Ma la vera sensazione di sazietà fu quando rimasi incinta di mia figlia. Era come se fossi stata affamata d’amore per tutta la vita e improvvisamente ero sazia».

I momenti bui, invece, hanno a che fare con la paura.
Una paura, racconta Ambra, misteriosa e paralizzante.
«Inverno 2011. Forse 2012.
Stavo facendo un lavoro importante e iniziai a sentire che avevo paura di tutto. Di fare le scale, di prendere l’ascensore. Poi l’aereo e il treno.
Infine, quando anche il bagno è diventato un luogo inquietante, mi sono detta: il raggio della vita si sta stringendo troppo.

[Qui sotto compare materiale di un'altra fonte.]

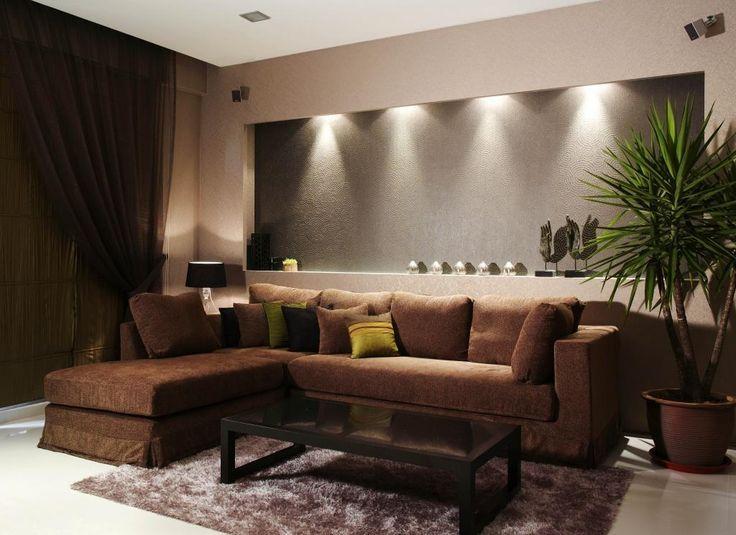 Idée décoration et relooking Salon Tendance Image Description Coseil
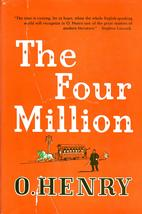 The Four Million by O.Henry  (1906) - $4.95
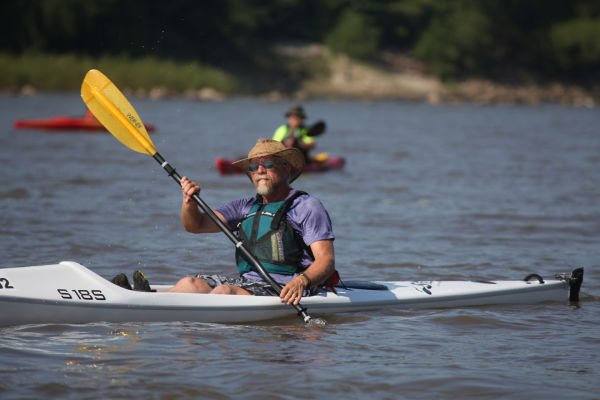 026 Race for the Rivers 2013.jpg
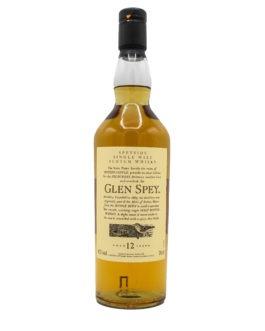 Glen Spey 12 Jahre Flora und Fauna 43 % 0,7 l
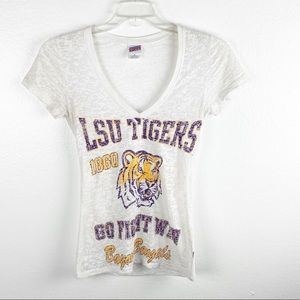 LSU Tigers White V-Neck Sheer Graphic Tee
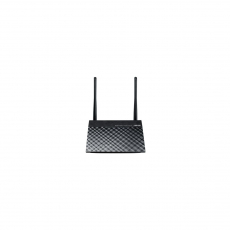 ASUS WIRELESS ROUTER RT-N12 PLUS [RT-N12 PLUS]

Le paure stavano dominando la mia vita. E quando succede così è l’inizio del baratro.
Stavo girando La Squadra e dissi stop.

Poi una mattina è crollato tutto. Una mattina qualunque.
Mia figlia Jolanda si sveglia, deve andare all’asilo.
Il sole entra nella cameretta, l’armadio è colorato, bellissimo. Mi chiede: mamma mi aiuti a vestirmi? Io realizzo che è la cosa più difficile da fare. Vado nell’altra stanza, mi metto a piangere per un’ora.
Quella mattina ho capito che dovevo ricominciare da capo».